Fourth in a series of reflections on abandoning Facebook for 40 days and 40 nights.
In which our hero ponders the philosophical conundrum, “If Rob attends a Broadway musical, but does not post selfies, pics, or “check-ins,” did it really happen?”
I went to see “Waitress” at the Marcus Center last night. I love musicals in any case, but this national traveling company included a friend’s niece making a stellar debut. Check out the press on Lenne Klingaman, here, here, and here, where Klingaman tells how Sara Bareilles hand picked her. An up and comer!
But I digress. Besides not posting obsessively, or looking for photo angles to make a cool momento for FB, I noticed that (on those rare occasions where I pulled my phone out at dinner, or intermission) there was no red-dot notification, signaling important posts I just HAD to look at immediately.

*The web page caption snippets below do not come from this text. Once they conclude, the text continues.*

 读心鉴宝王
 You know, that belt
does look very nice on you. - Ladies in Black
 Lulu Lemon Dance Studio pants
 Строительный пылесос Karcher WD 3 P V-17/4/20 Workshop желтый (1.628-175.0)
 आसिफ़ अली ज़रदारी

Deleting FB from my phone may be the single biggest win in this battle against reflexive, addictive app use.
My tweaking is reduced. I’m attending to the people and things in front of me a little more easily. I also notice that, since I don’t try to squeeze in those last few reads for a half-hour or so in bed each night, I have slept through the night twice consecutively. Small sample size, but given my recent insomnia two blissful nights’ sleep is promising.
I also sat for an hour writing a short story, in prep for an 8 week online class that I start Monday: The “Tell Your Story” course, in UNM’s Rananim – D. H. Lawrence Writer’s Workshop.

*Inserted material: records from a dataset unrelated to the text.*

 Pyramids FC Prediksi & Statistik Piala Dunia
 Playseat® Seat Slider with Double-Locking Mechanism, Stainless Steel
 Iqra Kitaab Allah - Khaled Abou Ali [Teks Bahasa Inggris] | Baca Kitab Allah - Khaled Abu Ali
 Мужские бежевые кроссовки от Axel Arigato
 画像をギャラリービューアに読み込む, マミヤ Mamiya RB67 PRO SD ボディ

My issue seems to be less about Facebook per se, than about limiting its use. Kind of the same issue I have if there are sweetened cereals in the cupboard. If they’re in the house, I’m eating them!
Again, time will tell if I can come up with a “safe” regimen, or if I will find myself in meetings, seeking chips for “days FB Sober,” swearing off all interaction because I have absolutely no control over social media, and must seek a higher power.
On the down side, I miss my friends. There is nothing normal about the group of people I’ve attracted/collected in Facebook, and they energize me and my thinking. I could write emails to each friend, but that is “inorganic,” and arguably MORE distracting. Social media IS social, and the last thing I need is to wall myself off more from interaction.
But then again pristine isolation might not be the best idea
It’s not good trying to immortalize yourself.
— Lou Reed, “Beginning of a Great Adventure”
Cold Turkey avoidance seems like a failing strategy. But that song is more about raising kids to be proxies for yourself, from 1989, so hardly perfect for a discussion of the value of social media.
Tangent Question of the Day: Should one worry if, in a job interview, the interviewer says that the company is organized similarly to the way Hitler built his illegal SA army in the space between WWI and WWII, to get around treaty restrictions limiting the army to 100,000 soldiers?